Record set START

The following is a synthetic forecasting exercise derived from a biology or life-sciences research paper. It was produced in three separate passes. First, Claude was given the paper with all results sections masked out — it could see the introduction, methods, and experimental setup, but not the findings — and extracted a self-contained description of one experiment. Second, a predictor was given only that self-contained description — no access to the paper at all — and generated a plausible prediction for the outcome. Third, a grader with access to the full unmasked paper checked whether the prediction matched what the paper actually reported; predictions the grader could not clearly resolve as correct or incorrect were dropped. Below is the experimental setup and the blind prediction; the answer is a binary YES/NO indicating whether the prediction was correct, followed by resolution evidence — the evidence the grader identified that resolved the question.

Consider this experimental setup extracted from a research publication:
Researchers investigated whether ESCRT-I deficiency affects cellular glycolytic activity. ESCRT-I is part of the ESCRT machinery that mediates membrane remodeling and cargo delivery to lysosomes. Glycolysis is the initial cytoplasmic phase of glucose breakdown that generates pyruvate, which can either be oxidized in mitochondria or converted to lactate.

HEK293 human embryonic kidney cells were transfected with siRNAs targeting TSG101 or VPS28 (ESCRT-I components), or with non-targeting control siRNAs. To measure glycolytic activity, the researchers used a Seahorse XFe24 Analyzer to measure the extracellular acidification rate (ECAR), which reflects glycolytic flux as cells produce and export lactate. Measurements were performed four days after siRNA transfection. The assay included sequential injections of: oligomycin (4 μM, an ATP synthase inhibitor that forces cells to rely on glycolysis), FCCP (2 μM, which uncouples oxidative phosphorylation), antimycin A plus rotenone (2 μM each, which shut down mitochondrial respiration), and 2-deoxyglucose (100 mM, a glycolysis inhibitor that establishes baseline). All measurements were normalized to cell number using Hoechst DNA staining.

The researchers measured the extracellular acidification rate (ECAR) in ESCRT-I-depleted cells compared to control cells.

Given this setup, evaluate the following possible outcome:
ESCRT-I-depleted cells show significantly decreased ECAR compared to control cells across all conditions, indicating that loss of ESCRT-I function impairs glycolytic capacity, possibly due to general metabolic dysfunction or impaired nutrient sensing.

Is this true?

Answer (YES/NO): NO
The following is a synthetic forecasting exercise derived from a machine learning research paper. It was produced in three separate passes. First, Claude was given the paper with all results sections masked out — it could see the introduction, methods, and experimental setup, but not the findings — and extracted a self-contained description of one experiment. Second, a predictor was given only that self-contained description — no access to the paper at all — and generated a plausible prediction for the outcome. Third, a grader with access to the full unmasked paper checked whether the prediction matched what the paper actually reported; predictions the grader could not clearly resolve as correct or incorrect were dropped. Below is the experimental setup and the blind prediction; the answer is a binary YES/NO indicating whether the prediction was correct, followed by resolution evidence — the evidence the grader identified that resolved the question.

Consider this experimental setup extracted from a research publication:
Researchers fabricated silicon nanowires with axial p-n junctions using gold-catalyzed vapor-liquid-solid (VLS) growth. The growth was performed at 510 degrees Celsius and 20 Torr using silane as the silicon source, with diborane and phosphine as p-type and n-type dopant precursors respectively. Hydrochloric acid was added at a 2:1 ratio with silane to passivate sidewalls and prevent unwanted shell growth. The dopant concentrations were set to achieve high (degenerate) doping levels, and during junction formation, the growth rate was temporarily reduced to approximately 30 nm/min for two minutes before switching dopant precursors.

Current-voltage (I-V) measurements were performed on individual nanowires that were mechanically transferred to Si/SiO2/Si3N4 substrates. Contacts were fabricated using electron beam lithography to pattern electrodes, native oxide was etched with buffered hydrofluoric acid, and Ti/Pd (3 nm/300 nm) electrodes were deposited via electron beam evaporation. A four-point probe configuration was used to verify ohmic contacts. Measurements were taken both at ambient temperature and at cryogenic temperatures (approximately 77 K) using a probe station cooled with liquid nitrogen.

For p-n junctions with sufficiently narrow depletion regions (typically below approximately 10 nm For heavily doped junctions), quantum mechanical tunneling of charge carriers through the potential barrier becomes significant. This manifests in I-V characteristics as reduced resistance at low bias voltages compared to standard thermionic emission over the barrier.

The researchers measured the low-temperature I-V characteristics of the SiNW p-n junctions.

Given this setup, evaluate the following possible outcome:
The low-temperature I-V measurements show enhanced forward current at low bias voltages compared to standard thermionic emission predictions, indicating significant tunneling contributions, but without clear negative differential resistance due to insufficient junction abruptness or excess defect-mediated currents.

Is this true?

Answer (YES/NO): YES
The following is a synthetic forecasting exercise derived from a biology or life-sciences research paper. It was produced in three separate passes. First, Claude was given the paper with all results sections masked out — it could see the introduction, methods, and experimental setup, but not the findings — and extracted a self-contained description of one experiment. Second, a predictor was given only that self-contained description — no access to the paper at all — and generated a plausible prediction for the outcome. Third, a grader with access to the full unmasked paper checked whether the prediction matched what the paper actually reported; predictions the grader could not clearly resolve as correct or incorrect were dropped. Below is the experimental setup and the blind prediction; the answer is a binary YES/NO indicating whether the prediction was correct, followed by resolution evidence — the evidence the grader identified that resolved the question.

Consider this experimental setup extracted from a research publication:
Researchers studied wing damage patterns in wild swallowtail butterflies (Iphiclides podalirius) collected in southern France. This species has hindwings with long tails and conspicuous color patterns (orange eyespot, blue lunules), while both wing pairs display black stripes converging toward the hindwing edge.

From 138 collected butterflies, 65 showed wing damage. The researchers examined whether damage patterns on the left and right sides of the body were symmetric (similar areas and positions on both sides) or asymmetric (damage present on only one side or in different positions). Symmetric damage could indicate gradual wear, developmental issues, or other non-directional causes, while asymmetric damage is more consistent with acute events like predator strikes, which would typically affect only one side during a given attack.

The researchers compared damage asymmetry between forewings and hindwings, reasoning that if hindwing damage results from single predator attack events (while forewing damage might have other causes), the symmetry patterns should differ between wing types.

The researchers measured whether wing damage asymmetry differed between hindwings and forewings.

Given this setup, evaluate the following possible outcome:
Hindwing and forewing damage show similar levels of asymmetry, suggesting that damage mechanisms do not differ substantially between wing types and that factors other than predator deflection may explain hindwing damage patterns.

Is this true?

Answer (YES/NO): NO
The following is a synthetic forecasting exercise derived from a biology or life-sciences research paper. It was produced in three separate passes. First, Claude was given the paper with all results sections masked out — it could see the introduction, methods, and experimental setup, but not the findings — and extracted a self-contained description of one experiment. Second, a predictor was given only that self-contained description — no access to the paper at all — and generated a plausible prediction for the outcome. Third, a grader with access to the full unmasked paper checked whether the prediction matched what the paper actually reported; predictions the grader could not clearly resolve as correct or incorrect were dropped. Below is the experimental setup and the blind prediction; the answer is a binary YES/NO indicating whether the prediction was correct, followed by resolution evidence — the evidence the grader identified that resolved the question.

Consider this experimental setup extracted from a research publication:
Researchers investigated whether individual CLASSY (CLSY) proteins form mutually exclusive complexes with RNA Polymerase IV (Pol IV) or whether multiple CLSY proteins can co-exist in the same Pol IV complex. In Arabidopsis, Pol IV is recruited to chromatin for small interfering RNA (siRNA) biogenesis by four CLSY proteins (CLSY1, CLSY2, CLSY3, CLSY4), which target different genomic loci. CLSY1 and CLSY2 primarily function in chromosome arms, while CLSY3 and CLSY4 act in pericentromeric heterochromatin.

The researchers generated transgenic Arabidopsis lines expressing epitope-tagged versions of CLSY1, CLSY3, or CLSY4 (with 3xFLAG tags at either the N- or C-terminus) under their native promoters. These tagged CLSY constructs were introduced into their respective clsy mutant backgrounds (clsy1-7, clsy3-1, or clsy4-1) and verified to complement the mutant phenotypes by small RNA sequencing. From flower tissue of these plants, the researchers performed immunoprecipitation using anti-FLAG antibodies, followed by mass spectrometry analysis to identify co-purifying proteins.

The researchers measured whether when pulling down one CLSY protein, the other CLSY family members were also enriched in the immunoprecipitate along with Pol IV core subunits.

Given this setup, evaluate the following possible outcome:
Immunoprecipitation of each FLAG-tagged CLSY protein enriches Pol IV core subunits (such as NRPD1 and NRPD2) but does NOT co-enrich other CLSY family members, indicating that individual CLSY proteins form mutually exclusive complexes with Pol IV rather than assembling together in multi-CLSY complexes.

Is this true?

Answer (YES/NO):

Record set END
Record set START

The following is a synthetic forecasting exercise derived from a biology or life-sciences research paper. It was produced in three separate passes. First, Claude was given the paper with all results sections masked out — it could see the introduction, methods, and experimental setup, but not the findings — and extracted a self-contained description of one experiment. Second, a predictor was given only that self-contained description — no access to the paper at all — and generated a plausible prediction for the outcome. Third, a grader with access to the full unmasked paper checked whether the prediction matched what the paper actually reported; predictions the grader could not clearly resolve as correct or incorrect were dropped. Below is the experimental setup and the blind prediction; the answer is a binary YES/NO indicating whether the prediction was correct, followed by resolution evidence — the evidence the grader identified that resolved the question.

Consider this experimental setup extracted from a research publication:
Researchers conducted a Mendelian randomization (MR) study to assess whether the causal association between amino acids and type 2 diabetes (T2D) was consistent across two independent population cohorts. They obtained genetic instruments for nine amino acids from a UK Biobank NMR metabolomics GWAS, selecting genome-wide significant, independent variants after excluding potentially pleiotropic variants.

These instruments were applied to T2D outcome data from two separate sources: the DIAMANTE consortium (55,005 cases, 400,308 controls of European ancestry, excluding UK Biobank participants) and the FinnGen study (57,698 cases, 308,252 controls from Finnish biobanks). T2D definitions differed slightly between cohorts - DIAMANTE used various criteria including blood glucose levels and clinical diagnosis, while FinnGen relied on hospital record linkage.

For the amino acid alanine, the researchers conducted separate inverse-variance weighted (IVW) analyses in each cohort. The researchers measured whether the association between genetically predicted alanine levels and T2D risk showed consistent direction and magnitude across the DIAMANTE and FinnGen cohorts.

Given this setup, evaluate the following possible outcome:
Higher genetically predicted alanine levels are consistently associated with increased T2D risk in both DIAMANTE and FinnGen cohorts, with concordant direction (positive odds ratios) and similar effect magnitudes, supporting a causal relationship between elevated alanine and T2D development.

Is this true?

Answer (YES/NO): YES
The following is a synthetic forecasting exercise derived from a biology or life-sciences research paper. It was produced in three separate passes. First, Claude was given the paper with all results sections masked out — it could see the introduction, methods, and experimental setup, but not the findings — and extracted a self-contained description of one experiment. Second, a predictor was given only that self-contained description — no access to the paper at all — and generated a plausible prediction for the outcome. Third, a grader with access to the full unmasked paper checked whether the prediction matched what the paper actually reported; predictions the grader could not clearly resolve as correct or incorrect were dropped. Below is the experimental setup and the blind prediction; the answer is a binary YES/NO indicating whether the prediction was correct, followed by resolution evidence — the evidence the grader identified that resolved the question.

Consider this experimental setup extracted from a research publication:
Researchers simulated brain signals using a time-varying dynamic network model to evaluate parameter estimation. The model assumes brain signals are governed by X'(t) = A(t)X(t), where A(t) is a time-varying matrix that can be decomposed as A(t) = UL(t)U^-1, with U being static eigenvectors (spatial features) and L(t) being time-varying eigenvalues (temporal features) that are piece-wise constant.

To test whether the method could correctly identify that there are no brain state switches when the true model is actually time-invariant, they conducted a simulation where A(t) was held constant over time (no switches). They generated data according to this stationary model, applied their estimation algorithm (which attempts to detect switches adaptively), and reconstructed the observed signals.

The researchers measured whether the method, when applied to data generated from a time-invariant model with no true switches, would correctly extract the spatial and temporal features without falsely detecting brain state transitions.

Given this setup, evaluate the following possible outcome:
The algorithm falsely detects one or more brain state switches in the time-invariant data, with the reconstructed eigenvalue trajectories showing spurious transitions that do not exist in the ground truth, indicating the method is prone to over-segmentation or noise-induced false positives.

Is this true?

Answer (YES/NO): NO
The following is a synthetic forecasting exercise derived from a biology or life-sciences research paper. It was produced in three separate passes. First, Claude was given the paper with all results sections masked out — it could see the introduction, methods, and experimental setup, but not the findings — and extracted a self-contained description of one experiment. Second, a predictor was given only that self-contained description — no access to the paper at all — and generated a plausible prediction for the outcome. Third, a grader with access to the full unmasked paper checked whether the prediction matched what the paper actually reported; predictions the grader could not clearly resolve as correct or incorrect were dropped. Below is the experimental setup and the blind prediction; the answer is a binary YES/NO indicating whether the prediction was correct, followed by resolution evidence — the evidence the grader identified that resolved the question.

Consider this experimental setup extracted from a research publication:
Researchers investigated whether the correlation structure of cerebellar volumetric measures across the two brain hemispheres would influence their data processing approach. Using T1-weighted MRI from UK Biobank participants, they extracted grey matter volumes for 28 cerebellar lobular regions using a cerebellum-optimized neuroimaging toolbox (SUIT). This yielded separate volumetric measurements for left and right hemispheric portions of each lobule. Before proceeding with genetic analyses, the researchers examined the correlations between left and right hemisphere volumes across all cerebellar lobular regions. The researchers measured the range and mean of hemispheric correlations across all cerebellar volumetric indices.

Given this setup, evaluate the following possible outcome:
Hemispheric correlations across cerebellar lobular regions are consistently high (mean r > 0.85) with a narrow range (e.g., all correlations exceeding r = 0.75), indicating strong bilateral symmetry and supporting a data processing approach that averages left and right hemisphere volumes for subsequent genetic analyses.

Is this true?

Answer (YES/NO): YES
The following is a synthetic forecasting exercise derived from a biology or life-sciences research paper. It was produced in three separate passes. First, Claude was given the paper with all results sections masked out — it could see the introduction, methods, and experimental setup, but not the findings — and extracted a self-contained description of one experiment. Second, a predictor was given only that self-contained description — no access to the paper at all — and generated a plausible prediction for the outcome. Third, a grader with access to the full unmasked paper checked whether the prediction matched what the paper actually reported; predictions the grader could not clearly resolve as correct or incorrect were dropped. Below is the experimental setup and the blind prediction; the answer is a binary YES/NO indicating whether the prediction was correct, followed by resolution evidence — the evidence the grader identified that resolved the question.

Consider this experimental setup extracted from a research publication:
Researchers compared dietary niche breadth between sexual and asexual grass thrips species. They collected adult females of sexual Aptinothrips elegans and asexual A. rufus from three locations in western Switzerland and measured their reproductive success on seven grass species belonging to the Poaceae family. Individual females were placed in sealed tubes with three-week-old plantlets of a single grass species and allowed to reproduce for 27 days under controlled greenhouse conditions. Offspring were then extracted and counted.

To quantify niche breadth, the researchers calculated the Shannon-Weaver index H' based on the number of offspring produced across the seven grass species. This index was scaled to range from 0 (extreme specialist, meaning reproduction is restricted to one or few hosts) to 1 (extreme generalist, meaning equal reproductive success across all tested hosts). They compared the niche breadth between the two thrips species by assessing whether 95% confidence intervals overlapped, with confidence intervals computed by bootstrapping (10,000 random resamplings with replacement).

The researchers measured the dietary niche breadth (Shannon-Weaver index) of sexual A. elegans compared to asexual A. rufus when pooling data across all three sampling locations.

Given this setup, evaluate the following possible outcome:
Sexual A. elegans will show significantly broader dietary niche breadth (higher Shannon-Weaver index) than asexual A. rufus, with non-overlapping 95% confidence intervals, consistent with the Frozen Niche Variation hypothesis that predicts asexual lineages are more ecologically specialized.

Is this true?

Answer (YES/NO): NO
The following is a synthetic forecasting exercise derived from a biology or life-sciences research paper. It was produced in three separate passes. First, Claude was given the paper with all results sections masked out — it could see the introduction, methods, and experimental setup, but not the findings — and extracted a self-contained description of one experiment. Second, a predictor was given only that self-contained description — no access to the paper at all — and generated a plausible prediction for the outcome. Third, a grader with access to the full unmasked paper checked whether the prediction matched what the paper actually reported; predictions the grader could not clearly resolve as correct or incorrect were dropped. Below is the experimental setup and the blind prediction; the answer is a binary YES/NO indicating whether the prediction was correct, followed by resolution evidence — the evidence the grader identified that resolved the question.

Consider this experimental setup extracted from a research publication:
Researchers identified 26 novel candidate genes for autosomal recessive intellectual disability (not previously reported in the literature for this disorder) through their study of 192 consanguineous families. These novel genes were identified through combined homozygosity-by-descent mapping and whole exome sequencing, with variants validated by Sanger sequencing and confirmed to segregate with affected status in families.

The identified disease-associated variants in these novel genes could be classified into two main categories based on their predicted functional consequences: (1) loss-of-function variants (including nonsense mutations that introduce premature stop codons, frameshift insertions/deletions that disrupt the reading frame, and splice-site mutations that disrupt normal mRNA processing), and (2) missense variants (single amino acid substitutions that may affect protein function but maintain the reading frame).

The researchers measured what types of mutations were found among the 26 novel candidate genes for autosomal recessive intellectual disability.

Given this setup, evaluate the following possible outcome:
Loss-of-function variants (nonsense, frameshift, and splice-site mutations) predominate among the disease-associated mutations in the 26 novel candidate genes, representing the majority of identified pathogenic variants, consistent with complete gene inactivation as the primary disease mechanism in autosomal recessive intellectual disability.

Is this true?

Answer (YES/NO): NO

Record set END

Exercise directions: Repeat exactly the lines above from the one with "The researchers generated" up to and including the one with "The researchers measured whether when". No other line belongs in the reply.

Solution to this exercise:
The researchers generated transgenic Arabidopsis lines expressing epitope-tagged versions of CLSY1, CLSY3, or CLSY4 (with 3xFLAG tags at either the N- or C-terminus) under their native promoters. These tagged CLSY constructs were introduced into their respective clsy mutant backgrounds (clsy1-7, clsy3-1, or clsy4-1) and verified to complement the mutant phenotypes by small RNA sequencing. From flower tissue of these plants, the researchers performed immunoprecipitation using anti-FLAG antibodies, followed by mass spectrometry analysis to identify co-purifying proteins.

The researchers measured whether when pulling down one CLSY protein, the other CLSY family members were also enriched in the immunoprecipitate along with Pol IV core subunits.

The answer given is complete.